You would think, me of all people would be screaming "Stop Mass Incarceration" to the top of my lunges, being I have spent almost 15 years of my life in federal prison, snared in the "War on Drugs".

But and that's a big BUT, before I heed to the emotional temptation to use "Mass Incarceration" as a reason and/or excuse for my long incarceration I have to ask myself one simple question, who is REALLY the blame for my "Mass Incarceration"?

Invoke racial discord, speak of injustice and it's very easy to get people to fall in line for almost any cause.

I sold drugs, I carried guns, and by 21 was knee deep in drug trade. I lived that lifestyle because I chose to, not because I was FORCED to. So again, who is REALLY the blame?

I have heard lots of arguments about the causes of Mass Incarceration and there's only one that rings true for me and that is, the police do police the black community more aggressively. That I know, but a lot of the other arguments fall short for me.

As a criminal, you know the risks involved in your behavior. You accept that. But you can't cry foul "victim of Mass Incarceration" once you find yourself locked up for a crime you feel doesn't fit the time. Nobody promise you it's going to be fair, once you break a law you leave yourself open to the consequences no matter how severe.

STATED PROBLEM:
Write out the passage on mass incarceration above word for word, keeping every spelling, capital letter, and punctuation mark as it stands.

INFORMATION PROVIDED:
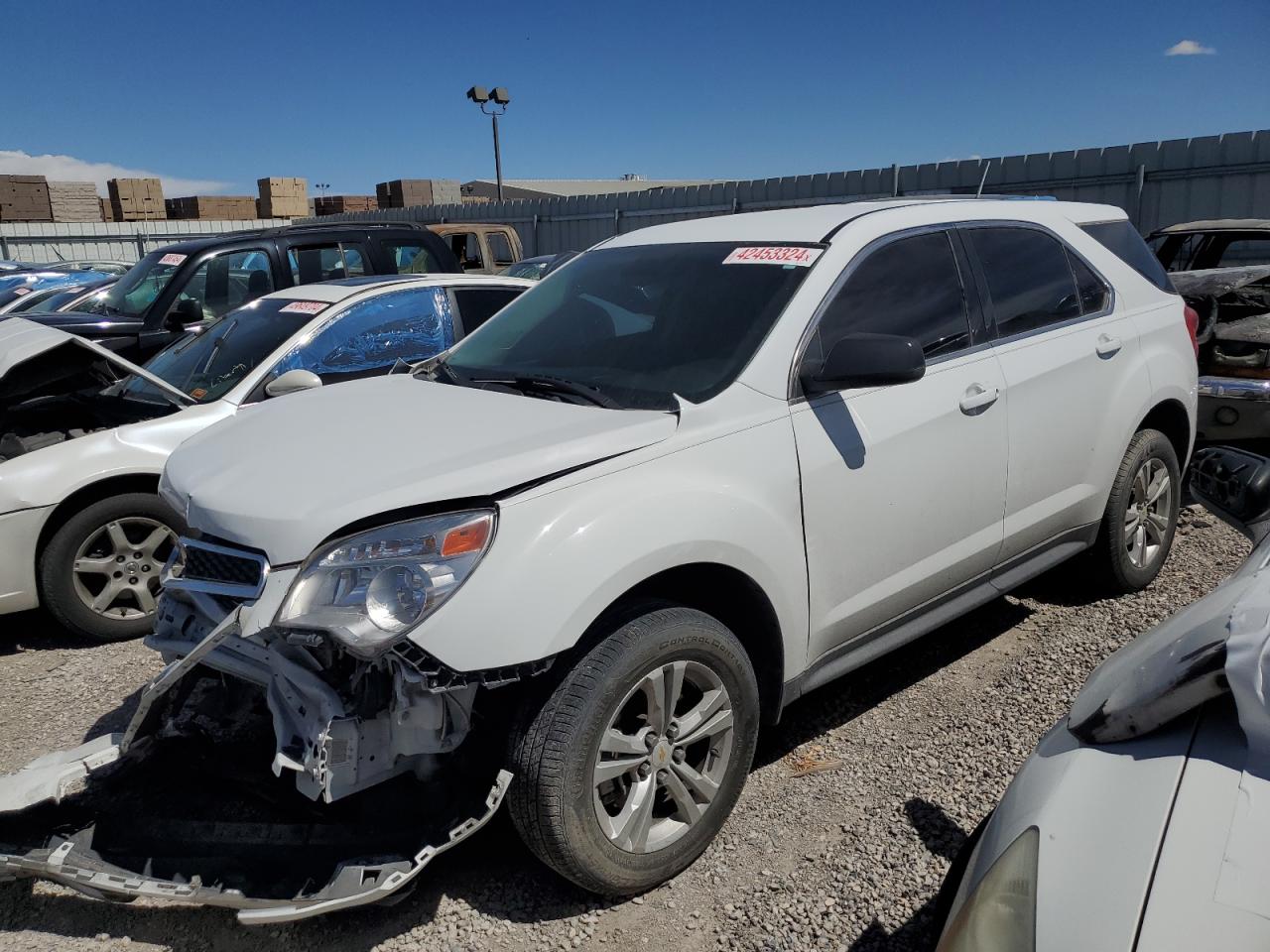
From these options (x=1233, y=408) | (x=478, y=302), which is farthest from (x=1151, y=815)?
(x=1233, y=408)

SOLUTION FOR THIS PROBLEM:
You would think, me of all people would be screaming "Stop Mass Incarceration" to the top of my lunges, being I have spent almost 15 years of my life in federal prison, snared in the "War on Drugs".

But and that's a big BUT, before I heed to the emotional temptation to use "Mass Incarceration" as a reason and/or excuse for my long incarceration I have to ask myself one simple question, who is REALLY the blame for my "Mass Incarceration"?

Invoke racial discord, speak of injustice and it's very easy to get people to fall in line for almost any cause.

I sold drugs, I carried guns, and by 21 was knee deep in drug trade. I lived that lifestyle because I chose to, not because I was FORCED to. So again, who is REALLY the blame?

I have heard lots of arguments about the causes of Mass Incarceration and there's only one that rings true for me and that is, the police do police the black community more aggressively. That I know, but a lot of the other arguments fall short for me.

As a criminal, you know the risks involved in your behavior. You accept that. But you can't cry foul "victim of Mass Incarceration" once you find yourself locked up for a crime you feel doesn't fit the time. Nobody promise you it's going to be fair, once you break a law you leave yourself open to the consequences no matter how severe.